**Exercise material:**
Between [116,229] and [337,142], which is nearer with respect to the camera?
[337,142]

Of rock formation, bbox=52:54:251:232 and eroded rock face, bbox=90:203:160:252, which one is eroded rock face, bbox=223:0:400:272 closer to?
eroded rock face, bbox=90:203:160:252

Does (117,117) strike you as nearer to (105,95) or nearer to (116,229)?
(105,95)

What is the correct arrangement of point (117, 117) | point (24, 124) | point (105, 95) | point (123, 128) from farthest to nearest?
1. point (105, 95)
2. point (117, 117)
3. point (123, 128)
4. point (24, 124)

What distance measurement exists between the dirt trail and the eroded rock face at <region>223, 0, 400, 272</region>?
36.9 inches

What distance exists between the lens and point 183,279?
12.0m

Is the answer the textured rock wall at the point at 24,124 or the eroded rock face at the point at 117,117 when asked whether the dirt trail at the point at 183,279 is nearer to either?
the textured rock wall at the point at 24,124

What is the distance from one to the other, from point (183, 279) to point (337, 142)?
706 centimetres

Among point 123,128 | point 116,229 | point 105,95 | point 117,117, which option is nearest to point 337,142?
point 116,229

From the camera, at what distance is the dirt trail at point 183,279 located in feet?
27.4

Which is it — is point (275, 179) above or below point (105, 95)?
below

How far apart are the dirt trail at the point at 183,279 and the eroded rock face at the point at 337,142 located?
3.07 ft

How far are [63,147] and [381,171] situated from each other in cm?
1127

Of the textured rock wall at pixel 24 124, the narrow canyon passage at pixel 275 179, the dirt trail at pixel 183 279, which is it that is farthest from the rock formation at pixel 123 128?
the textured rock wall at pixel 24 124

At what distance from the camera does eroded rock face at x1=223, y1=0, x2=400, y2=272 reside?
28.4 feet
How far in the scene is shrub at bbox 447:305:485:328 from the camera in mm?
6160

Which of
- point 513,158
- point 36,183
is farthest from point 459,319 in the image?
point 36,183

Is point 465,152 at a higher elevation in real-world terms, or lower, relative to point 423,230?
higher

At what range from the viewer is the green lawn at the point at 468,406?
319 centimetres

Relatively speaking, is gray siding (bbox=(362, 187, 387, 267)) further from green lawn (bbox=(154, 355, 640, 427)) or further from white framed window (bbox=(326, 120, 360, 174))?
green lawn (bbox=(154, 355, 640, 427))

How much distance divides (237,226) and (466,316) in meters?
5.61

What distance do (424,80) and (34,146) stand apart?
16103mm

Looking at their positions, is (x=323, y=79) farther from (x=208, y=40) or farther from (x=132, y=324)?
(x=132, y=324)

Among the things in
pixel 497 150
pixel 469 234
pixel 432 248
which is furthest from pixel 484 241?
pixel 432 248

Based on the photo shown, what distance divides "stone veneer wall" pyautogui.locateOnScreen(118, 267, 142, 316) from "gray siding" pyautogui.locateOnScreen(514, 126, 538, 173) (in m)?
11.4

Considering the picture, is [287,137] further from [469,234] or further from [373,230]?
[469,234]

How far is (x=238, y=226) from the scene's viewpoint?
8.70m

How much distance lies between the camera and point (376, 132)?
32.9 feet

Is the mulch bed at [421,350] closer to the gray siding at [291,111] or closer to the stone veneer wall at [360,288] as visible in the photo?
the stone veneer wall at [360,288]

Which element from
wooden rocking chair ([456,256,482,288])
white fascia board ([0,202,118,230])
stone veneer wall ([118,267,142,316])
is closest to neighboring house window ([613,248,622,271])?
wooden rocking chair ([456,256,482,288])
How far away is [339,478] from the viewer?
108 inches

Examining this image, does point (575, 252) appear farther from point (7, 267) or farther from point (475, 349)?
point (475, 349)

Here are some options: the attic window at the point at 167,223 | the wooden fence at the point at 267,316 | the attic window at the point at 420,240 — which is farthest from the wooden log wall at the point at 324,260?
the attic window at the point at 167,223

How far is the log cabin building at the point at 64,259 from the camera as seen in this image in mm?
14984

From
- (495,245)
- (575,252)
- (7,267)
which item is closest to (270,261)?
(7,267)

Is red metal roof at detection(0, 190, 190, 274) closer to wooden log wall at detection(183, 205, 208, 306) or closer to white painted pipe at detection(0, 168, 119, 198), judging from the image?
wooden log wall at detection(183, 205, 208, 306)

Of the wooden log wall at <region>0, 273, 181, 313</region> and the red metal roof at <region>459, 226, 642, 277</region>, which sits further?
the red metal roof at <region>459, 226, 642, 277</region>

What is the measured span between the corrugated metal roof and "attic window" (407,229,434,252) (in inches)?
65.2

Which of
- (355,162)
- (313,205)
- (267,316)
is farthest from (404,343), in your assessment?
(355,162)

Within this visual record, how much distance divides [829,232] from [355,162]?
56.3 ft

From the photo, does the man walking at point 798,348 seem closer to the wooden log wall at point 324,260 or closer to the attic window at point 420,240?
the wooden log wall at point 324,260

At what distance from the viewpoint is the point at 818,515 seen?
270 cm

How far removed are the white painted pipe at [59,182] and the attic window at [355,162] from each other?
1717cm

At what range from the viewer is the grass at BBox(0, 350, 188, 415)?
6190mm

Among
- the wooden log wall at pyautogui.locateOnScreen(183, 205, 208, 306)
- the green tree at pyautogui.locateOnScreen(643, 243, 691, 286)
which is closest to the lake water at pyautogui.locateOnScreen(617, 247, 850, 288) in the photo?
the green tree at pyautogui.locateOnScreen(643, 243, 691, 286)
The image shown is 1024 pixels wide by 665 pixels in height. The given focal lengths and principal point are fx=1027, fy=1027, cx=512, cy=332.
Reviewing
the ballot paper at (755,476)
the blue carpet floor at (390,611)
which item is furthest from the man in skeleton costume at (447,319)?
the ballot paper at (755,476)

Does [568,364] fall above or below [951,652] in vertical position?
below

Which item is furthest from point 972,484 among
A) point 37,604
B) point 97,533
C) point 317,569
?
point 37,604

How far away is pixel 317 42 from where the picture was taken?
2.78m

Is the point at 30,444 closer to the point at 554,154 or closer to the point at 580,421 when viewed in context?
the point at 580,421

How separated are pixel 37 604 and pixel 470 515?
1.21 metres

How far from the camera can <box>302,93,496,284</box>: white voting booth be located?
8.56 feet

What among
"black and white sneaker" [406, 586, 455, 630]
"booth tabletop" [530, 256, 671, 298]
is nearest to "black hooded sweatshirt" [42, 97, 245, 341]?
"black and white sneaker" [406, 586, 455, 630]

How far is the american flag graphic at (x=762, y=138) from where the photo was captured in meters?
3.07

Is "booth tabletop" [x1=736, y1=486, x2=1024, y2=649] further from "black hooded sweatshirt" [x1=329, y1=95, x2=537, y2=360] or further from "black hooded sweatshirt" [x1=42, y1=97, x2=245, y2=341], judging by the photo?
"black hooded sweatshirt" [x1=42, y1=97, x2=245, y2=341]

**What you will do:**
Recite the full listing above exactly.

**Task output:**
Between [116,229] and [337,142], which is nearer with respect to the camera?
[337,142]

Of rock formation, bbox=52:54:251:232 and eroded rock face, bbox=90:203:160:252, which one is eroded rock face, bbox=223:0:400:272 closer to?
eroded rock face, bbox=90:203:160:252

Does (117,117) strike you as nearer to (105,95) or nearer to (116,229)?
(105,95)

What is the correct arrangement of point (117, 117) | point (24, 124) | point (105, 95) | point (123, 128) from farthest to nearest?
1. point (105, 95)
2. point (117, 117)
3. point (123, 128)
4. point (24, 124)

What distance measurement exists between the dirt trail and the eroded rock face at <region>223, 0, 400, 272</region>?
36.9 inches

What distance exists between the lens and point 183,279?
12.0m

Is the answer the textured rock wall at the point at 24,124 or the eroded rock face at the point at 117,117 when asked whether the dirt trail at the point at 183,279 is nearer to either?
the textured rock wall at the point at 24,124

What is the distance from one to the other, from point (183, 279) to point (337, 142)?
706 centimetres

Among point 123,128 | point 116,229 | point 105,95 | point 117,117, which option is nearest to point 337,142?
point 116,229

From the camera, at what distance is the dirt trail at point 183,279 located in feet?
27.4

Which is it — is point (275, 179) above or below point (105, 95)?
below

How far apart are the dirt trail at the point at 183,279 and the eroded rock face at the point at 337,142 located?
3.07 ft

How far are [63,147] and [381,171] situated from each other in cm?
1127

Of the textured rock wall at pixel 24 124, the narrow canyon passage at pixel 275 179, the dirt trail at pixel 183 279, which is it that is farthest from the rock formation at pixel 123 128?
the textured rock wall at pixel 24 124

At what distance from the camera does eroded rock face at x1=223, y1=0, x2=400, y2=272 reside?
28.4 feet
How far in the scene is shrub at bbox 447:305:485:328 from the camera in mm?
6160

Which of
- point 513,158
- point 36,183
is farthest from point 459,319 in the image?
point 36,183

Is point 465,152 at a higher elevation in real-world terms, or lower, relative to point 423,230?
higher

At what range from the viewer is the green lawn at the point at 468,406?
319 centimetres

Relatively speaking, is gray siding (bbox=(362, 187, 387, 267)) further from green lawn (bbox=(154, 355, 640, 427)) or further from white framed window (bbox=(326, 120, 360, 174))?
green lawn (bbox=(154, 355, 640, 427))

How much distance divides (237,226) and (466,316) in meters?
5.61

What distance do (424,80) and (34,146) stand apart?
16103mm

Looking at their positions, is (x=323, y=79) farther from (x=208, y=40) or farther from (x=132, y=324)?
(x=132, y=324)

Among the things in
pixel 497 150
pixel 469 234
pixel 432 248
which is furthest from pixel 484 241?
pixel 432 248

Based on the photo shown, what distance divides "stone veneer wall" pyautogui.locateOnScreen(118, 267, 142, 316) from "gray siding" pyautogui.locateOnScreen(514, 126, 538, 173) (in m)?
11.4

Considering the picture, is [287,137] further from [469,234] or further from [373,230]?
[469,234]

How far is (x=238, y=226) from the scene's viewpoint?
8.70m

How much distance lies between the camera and point (376, 132)?
32.9 feet

Is the mulch bed at [421,350] closer to the gray siding at [291,111] or closer to the stone veneer wall at [360,288] as visible in the photo?
the stone veneer wall at [360,288]

Which element from
wooden rocking chair ([456,256,482,288])
white fascia board ([0,202,118,230])
stone veneer wall ([118,267,142,316])
is closest to neighboring house window ([613,248,622,271])?
wooden rocking chair ([456,256,482,288])
How far away is [339,478] from the viewer?
108 inches

Examining this image, does point (575, 252) appear farther from point (7, 267) or farther from point (475, 349)?
point (475, 349)

Here are some options: the attic window at the point at 167,223 | the wooden fence at the point at 267,316 | the attic window at the point at 420,240 — which is farthest from the wooden log wall at the point at 324,260?
the attic window at the point at 167,223

How far is the log cabin building at the point at 64,259 from the camera as seen in this image in mm?
14984

From
- (495,245)
- (575,252)
- (7,267)
which item is closest to (270,261)?
(7,267)

Is red metal roof at detection(0, 190, 190, 274) closer to wooden log wall at detection(183, 205, 208, 306) or closer to white painted pipe at detection(0, 168, 119, 198), judging from the image?
wooden log wall at detection(183, 205, 208, 306)

Of the wooden log wall at <region>0, 273, 181, 313</region> and the red metal roof at <region>459, 226, 642, 277</region>, which sits further?
the red metal roof at <region>459, 226, 642, 277</region>

What is the measured span between the corrugated metal roof and "attic window" (407,229,434,252) (in inches)?
65.2

Which of
- (355,162)
- (313,205)
- (267,316)
is farthest from (404,343), in your assessment?
(355,162)

Within this visual record, how much distance divides [829,232] from [355,162]?
56.3 ft

From the photo, does the man walking at point 798,348 seem closer to the wooden log wall at point 324,260 or closer to the attic window at point 420,240?
the wooden log wall at point 324,260

At what distance from the viewpoint is the point at 818,515 seen?
270 cm

How far removed are the white painted pipe at [59,182] and the attic window at [355,162] from each other?
1717cm

At what range from the viewer is the grass at BBox(0, 350, 188, 415)?
6190mm

Among
- the wooden log wall at pyautogui.locateOnScreen(183, 205, 208, 306)
- the green tree at pyautogui.locateOnScreen(643, 243, 691, 286)
which is closest to the lake water at pyautogui.locateOnScreen(617, 247, 850, 288) in the photo?
the green tree at pyautogui.locateOnScreen(643, 243, 691, 286)
The image shown is 1024 pixels wide by 665 pixels in height. The given focal lengths and principal point are fx=1027, fy=1027, cx=512, cy=332.
Reviewing
the ballot paper at (755,476)
the blue carpet floor at (390,611)
which item is furthest from the man in skeleton costume at (447,319)?
the ballot paper at (755,476)

Does [568,364] fall above or below [951,652] in vertical position?
below

Which item is furthest from point 972,484 among
A) point 37,604
B) point 97,533
C) point 317,569
?
point 37,604

How far away is pixel 317 42 from where the picture was taken?
2.78m

Is the point at 30,444 closer to the point at 554,154 or closer to the point at 580,421 when viewed in context?
the point at 580,421

How separated are pixel 37 604 and pixel 470 515?
1.21 metres

How far from the camera can <box>302,93,496,284</box>: white voting booth be located?
8.56 feet

What among
"black and white sneaker" [406, 586, 455, 630]
"booth tabletop" [530, 256, 671, 298]
is nearest to "black hooded sweatshirt" [42, 97, 245, 341]?
"black and white sneaker" [406, 586, 455, 630]

How far is the american flag graphic at (x=762, y=138) from where the photo was captured in meters?
3.07

Is "booth tabletop" [x1=736, y1=486, x2=1024, y2=649] further from "black hooded sweatshirt" [x1=329, y1=95, x2=537, y2=360] or further from "black hooded sweatshirt" [x1=42, y1=97, x2=245, y2=341], judging by the photo?
"black hooded sweatshirt" [x1=42, y1=97, x2=245, y2=341]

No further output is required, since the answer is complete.